In terms of qualifications, we’re not all pure mathematicians either.
My team comprises people qualified in applied statistics, econometrics
and even social sciences. The key is they are all turned on by data,
what you can do with data and how you can solve problems. But do not
expect business people to be turned on by data. We need to present
findings back to them in a format that is right for the person we are
speaking to. If it’s the CMO of a Telco, don’t give them tables and
tables of data. Use visual analytics to display the findings in pictures or easy-to-follow graphs.
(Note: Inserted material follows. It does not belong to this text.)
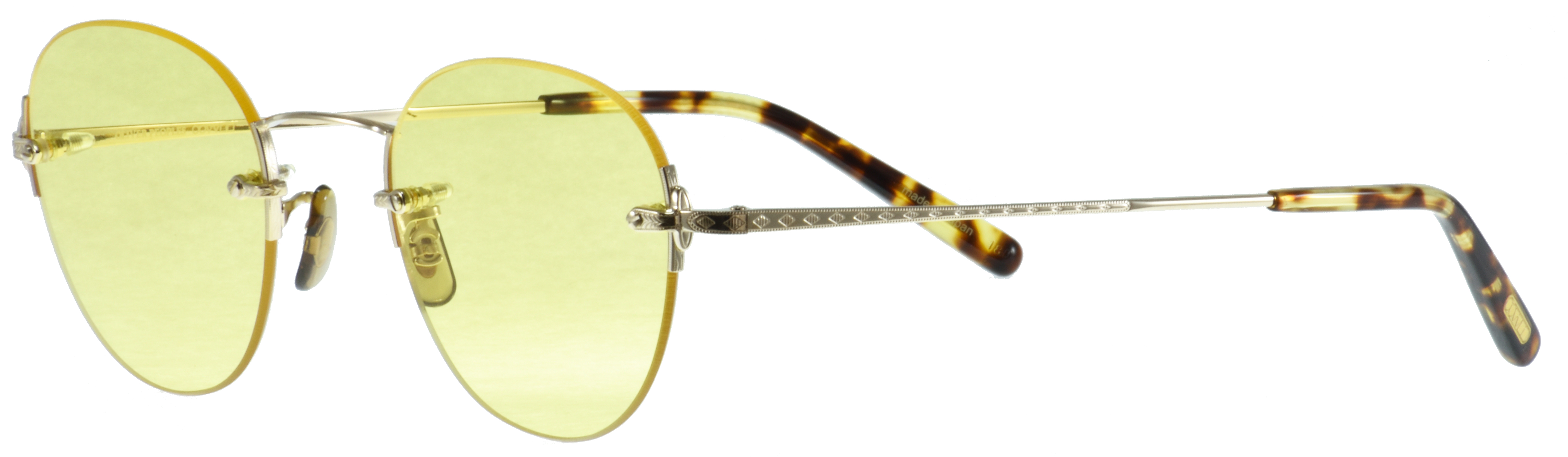OLIVER PEOPLES WHEDON G-LT.YEL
The other way we can get our message across is through simple
story-telling. There’s the example of the father who rings up a retailer
and complains they’ve been sending his 16-year-old daughter vouchers
for baby products. He later has to call back and apologise as it turns
out his daughter is in fact pregnant but he didn’t know. This shows the
power of analytics – they understood from her profile, her browsing
behaviour and all the other data available that she must be pregnant, even though her own father was not aware she was.
Another example is a retailer we’d worked with that had done their
forecasting by gut feel for many years. We then used a forecasting
engine and effectively turned it on without telling them. We were able
to show them how wrong they were. They changed overnight from being very
much against the solution to being a big supporter of it.
However, it’s important to tread carefully. A barrier can be the fact
it’s a bit personal if you’re challenging someone’s experience,
sometimes gained over many years in that particular sector. The solution
is very often a mixture of this business experience (and asking the
right questions) combined with an analytical approach.
As for whether most of us are a bit like Mr Spock, well that perhaps
used to be the case. I think that’s changed as we’re much more used to
data, and many current executives spent even their formative years with
data all around them. Many MBA courses now have some element of data or
data analysis involved. Then there’s current graduates born in the early
1990s and therefore born with the Internet. I think we’ve seen
analytics emerge from the backroom into the boardroom.